Excerpts of spatial question data:
———

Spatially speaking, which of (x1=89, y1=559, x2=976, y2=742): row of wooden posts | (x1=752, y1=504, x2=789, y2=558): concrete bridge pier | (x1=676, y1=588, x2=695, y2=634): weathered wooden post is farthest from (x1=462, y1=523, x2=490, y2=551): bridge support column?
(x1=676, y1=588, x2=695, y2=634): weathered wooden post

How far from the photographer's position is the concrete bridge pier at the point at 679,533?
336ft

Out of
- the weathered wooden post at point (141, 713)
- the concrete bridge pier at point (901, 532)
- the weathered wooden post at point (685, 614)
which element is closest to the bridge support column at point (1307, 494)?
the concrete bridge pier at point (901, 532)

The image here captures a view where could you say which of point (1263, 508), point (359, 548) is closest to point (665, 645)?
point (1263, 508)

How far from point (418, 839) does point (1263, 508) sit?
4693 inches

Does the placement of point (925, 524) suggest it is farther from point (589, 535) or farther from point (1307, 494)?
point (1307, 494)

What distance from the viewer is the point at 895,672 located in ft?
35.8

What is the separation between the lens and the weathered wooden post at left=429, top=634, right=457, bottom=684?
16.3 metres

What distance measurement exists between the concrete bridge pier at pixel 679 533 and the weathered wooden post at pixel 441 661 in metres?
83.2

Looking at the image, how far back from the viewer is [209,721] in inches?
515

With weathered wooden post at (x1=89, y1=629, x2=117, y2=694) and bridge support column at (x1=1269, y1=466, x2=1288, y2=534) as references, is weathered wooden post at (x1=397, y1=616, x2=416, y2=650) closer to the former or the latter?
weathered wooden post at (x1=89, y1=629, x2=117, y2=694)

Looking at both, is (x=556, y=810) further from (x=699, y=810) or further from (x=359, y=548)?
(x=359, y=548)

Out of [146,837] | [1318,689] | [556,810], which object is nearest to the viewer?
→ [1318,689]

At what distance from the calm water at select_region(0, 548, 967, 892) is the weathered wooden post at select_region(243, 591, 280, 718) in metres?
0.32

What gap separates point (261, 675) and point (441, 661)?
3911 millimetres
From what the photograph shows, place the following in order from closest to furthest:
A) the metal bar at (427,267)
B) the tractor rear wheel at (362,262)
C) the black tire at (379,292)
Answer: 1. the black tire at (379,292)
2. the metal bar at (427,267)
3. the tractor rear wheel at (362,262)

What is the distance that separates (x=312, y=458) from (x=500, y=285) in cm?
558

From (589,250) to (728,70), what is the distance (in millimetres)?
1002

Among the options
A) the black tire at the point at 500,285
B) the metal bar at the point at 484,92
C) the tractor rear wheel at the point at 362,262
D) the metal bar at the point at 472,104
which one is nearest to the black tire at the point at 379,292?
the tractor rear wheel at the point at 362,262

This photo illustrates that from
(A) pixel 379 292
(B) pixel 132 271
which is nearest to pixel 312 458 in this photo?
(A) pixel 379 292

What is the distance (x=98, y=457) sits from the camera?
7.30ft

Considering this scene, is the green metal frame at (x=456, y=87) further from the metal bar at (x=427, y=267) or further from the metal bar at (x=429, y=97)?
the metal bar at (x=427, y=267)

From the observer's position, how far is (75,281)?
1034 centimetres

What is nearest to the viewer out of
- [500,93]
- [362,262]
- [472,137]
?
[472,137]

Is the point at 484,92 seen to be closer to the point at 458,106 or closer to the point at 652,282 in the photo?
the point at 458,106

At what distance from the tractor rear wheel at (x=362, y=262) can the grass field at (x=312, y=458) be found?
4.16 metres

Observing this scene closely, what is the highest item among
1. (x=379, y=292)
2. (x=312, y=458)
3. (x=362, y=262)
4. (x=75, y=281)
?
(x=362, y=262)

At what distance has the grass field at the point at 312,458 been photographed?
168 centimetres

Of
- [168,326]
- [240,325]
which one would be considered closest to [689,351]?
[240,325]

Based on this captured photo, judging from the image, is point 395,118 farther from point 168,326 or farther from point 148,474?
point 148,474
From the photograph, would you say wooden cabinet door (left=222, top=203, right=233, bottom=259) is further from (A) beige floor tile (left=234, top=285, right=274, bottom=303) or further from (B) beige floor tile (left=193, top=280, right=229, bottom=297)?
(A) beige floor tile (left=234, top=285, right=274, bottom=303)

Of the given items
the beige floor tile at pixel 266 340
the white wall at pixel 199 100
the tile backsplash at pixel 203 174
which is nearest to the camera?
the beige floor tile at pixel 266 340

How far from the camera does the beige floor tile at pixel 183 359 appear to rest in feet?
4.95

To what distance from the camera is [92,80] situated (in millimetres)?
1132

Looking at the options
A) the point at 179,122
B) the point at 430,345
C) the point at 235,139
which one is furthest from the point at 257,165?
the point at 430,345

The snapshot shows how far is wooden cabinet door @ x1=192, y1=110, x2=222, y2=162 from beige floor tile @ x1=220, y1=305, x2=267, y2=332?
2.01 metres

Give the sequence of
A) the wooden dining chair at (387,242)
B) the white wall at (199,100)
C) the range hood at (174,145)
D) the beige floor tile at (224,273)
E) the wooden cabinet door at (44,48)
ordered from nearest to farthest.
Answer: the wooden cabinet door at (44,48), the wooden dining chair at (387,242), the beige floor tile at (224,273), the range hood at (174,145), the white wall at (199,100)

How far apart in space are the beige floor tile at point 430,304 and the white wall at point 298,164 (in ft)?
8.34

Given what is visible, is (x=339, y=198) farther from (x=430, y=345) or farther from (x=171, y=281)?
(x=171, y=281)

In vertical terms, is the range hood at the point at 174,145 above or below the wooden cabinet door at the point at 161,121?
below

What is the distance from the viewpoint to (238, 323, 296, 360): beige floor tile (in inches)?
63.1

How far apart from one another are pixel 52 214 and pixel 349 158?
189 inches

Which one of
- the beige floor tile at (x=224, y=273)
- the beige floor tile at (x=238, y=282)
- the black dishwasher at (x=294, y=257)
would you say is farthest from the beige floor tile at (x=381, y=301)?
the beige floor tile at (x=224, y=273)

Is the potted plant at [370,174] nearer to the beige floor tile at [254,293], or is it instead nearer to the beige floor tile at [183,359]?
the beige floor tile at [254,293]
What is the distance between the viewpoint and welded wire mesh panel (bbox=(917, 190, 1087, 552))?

———

Format everything from the line containing "How far from the photographer's" down to the line containing "4693 inches", both included, as a Markdown table with the columns Row and Line. Skip blank lines.

| Row | Line |
|---|---|
| 1 | How far from the photographer's position is the concrete bridge pier at the point at 679,533? |
| 2 | 336ft |
| 3 | Out of |
| 4 | - the weathered wooden post at point (141, 713) |
| 5 | - the concrete bridge pier at point (901, 532) |
| 6 | - the weathered wooden post at point (685, 614) |
| 7 | which element is closest to the bridge support column at point (1307, 494)? |
| 8 | the concrete bridge pier at point (901, 532) |
| 9 | The image here captures a view where could you say which of point (1263, 508), point (359, 548) is closest to point (665, 645)? |
| 10 | point (1263, 508) |
| 11 | How far from point (418, 839) does point (1263, 508) sit? |
| 12 | 4693 inches |